Part of a data file:
□ □ □

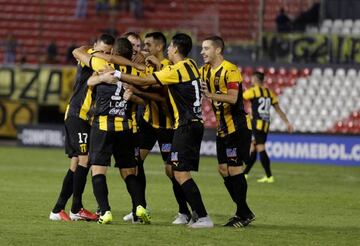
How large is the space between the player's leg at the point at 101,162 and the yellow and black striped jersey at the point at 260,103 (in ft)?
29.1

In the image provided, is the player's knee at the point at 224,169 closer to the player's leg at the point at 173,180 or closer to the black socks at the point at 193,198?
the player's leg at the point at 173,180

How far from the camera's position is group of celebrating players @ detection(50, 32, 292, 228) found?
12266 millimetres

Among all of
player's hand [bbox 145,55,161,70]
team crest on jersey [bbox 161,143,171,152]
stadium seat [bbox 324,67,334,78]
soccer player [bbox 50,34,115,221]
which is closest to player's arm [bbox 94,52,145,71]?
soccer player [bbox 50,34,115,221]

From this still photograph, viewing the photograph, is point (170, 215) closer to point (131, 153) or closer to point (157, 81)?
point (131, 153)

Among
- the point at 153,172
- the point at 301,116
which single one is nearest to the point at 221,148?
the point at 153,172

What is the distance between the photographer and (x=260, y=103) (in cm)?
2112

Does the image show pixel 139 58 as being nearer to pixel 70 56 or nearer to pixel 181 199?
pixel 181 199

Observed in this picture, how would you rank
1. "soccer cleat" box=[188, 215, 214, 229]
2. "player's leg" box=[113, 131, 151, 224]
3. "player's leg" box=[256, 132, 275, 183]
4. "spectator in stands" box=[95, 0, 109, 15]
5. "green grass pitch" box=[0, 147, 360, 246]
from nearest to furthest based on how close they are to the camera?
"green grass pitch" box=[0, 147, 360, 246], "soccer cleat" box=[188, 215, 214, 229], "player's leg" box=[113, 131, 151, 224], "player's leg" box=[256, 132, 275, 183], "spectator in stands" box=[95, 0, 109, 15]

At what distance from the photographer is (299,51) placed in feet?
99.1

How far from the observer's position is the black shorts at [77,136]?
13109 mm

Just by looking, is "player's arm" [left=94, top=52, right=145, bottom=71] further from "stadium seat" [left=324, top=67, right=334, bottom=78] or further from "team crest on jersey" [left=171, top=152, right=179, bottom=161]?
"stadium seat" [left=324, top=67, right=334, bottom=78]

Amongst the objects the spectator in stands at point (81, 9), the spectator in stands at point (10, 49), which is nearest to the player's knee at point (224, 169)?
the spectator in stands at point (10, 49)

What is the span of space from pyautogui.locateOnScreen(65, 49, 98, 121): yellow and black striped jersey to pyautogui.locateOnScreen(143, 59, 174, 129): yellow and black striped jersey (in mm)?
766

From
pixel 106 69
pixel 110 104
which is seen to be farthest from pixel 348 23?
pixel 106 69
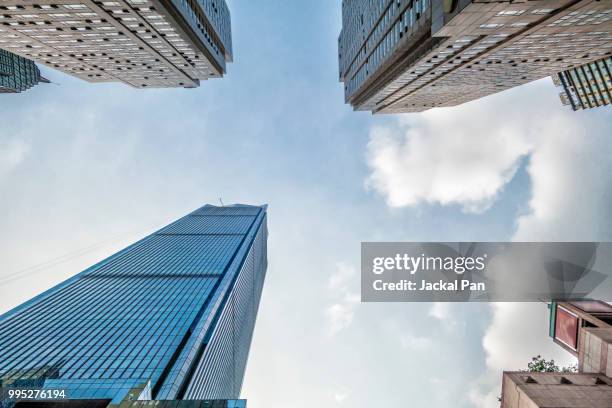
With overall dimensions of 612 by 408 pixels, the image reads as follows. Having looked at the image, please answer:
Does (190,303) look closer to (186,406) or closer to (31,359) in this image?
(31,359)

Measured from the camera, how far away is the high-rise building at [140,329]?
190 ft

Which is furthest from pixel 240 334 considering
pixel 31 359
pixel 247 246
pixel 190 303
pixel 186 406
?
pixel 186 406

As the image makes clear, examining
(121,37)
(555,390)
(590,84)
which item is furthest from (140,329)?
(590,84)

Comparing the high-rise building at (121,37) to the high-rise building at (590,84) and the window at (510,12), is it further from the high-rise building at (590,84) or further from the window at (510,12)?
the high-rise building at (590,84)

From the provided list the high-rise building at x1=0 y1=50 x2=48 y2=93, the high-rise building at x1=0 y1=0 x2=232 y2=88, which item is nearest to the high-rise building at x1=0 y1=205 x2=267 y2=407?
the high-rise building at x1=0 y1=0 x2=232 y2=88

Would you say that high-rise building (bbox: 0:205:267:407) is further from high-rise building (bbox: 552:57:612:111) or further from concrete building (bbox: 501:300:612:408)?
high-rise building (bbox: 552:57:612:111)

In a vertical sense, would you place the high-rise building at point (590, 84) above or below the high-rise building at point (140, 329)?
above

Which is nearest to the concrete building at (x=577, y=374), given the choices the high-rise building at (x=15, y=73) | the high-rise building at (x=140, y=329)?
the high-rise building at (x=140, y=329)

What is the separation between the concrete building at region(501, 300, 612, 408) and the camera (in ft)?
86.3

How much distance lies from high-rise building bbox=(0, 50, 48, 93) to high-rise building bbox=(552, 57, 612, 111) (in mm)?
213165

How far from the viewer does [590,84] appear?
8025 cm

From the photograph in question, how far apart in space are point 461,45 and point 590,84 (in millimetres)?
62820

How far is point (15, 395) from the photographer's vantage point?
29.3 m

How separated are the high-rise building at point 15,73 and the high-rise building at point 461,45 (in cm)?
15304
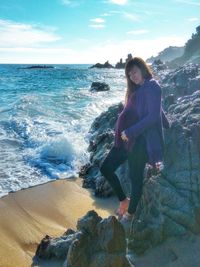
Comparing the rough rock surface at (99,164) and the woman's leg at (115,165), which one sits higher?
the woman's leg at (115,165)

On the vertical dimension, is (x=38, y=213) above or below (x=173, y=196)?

□ □ □

■ **Work to complete**
Reproduce exactly and only the lines from the line that contains "Which is nearest to the concrete" to the end of the data above, both ends included. No pictures go in the copy.

■ **Result of this exercise**
Which is nearest to the concrete building at (x=577, y=374), given the choices the high-rise building at (x=15, y=73) | the high-rise building at (x=140, y=329)?
the high-rise building at (x=140, y=329)

What is the separation between the concrete building at region(501, 300, 612, 408) and the camera (in ft)?
86.3

How much distance lies from high-rise building bbox=(0, 50, 48, 93) to high-rise building bbox=(552, 57, 612, 111) (in mm)?
213165

How far from the viewer does [590,84] appear?
8025 cm

From the photograph in question, how far apart in space are point 461,45 and point 590,84 (in millimetres)?
62820

How far is point (15, 395) from the photographer's vantage point?
29.3 m

How separated are the high-rise building at point 15,73 and the high-rise building at point 461,45 (in cm)?
15304
Comparing the rough rock surface at (99,164) and the woman's leg at (115,165), which one sits higher?
the woman's leg at (115,165)

On the vertical dimension, is (x=38, y=213) above or below (x=173, y=196)?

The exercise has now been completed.